Task prompt: Starting from the line that holds "antiaging: picture of", output exactly each line through the end of the listing. Do not copy pictures.

Data:
=== Section Start ===
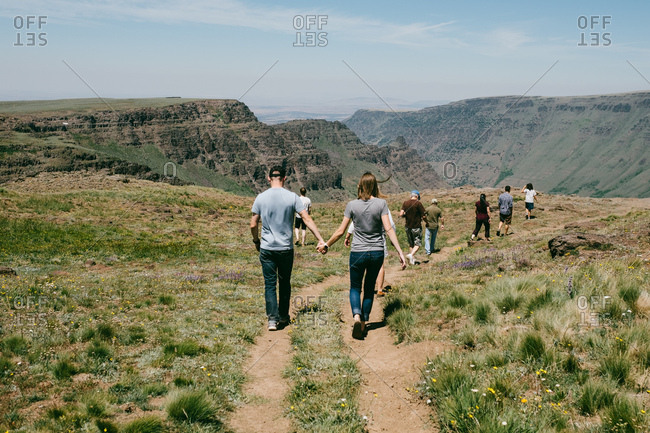 A family out on a nature walk holding hands at Kiger Gorge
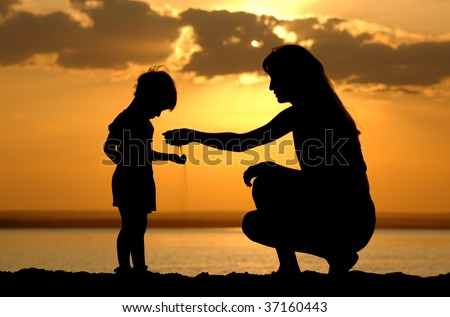 Silhouette of the women to pour sand in hand child on sundown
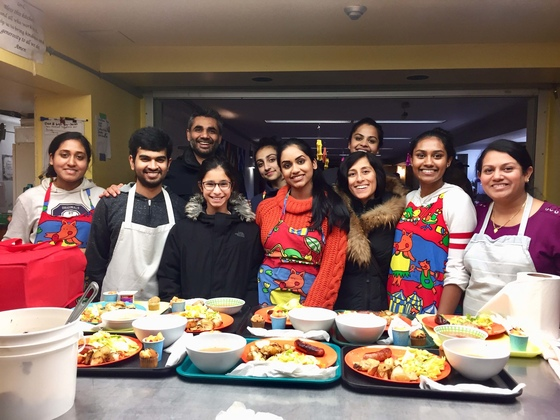 Group photo of youth and adults with trays of food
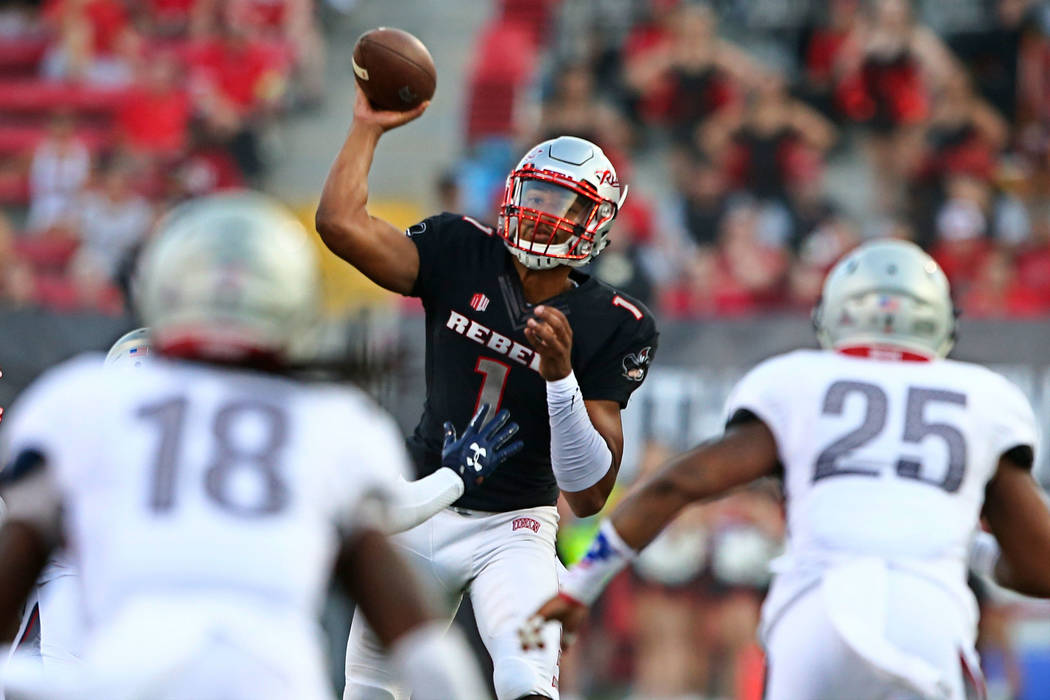 UNLV quarterback Armani Rogers (1) makes a pass against Howard's Travon Hunt (18) and Leland Lassiter (25) during a football game at Sam Boyd Stadium in Las Vegas on Saturday, Sept. 2, 2017. Chase ...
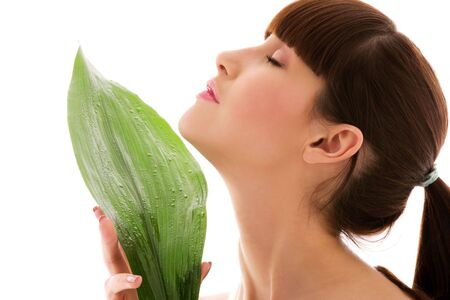 antiaging: picture of woman with green leaf over white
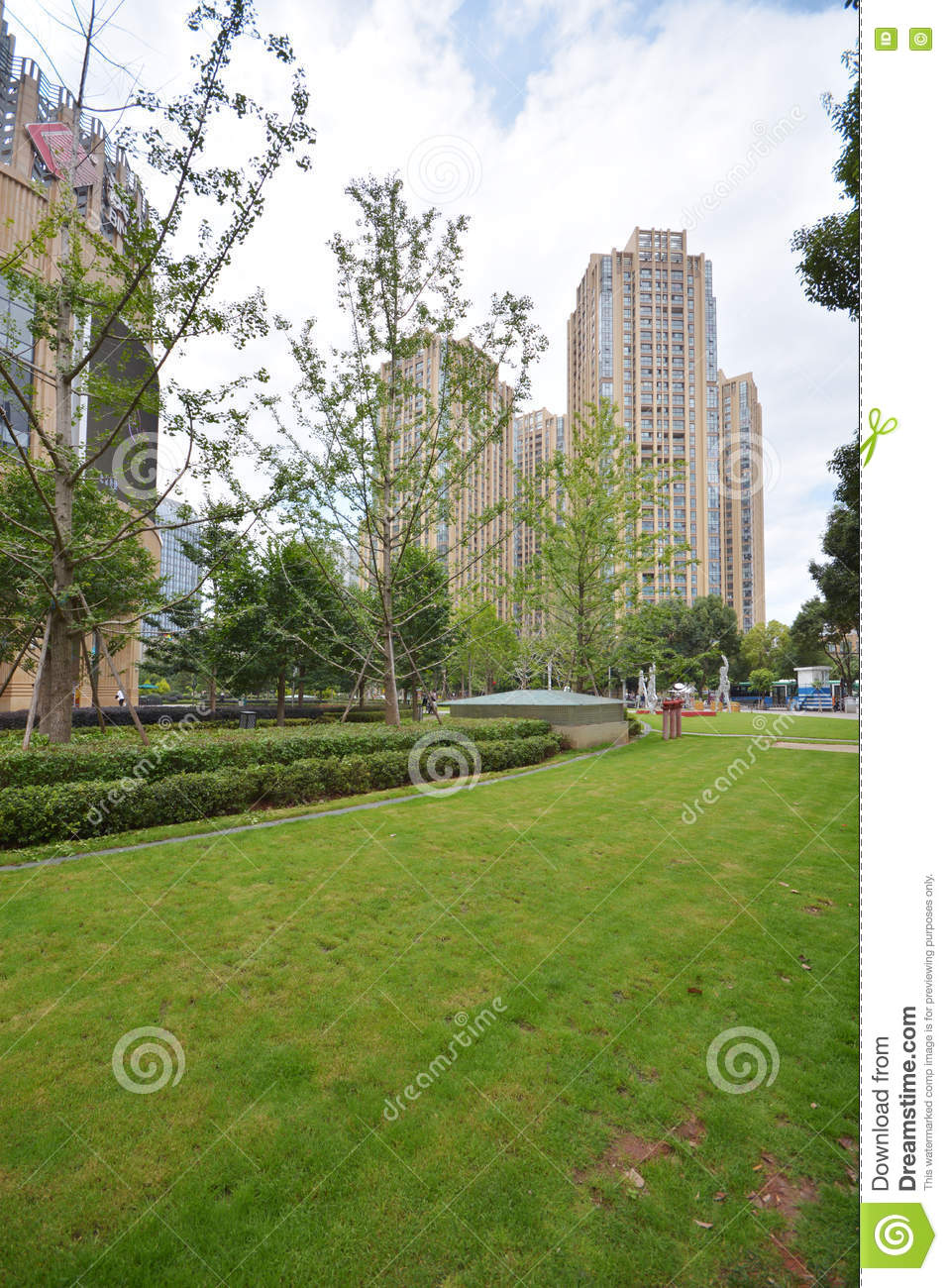 Modern apartment building with green grass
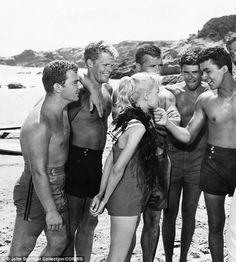 Surfer girl: Sandra surfs her way into the heart of handsome James Darren (right) in the perrenial teen favorite Gidget.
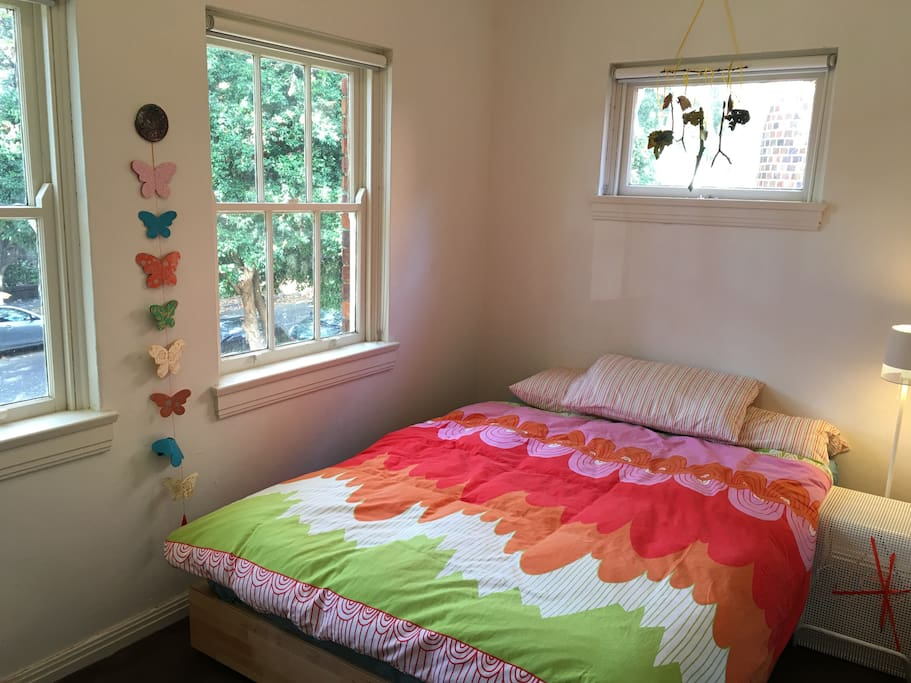 Bright room with a queen size bed and access to a small wardrobe.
=== Section End ===
Answer to the exercise:
 antiaging: picture of woman with green leaf over white
 Modern apartment building with green grass
 Surfer girl: Sandra surfs her way into the heart of handsome James Darren (right) in the perrenial teen favorite Gidget.
 Bright room with a queen size bed and access to a small wardrobe.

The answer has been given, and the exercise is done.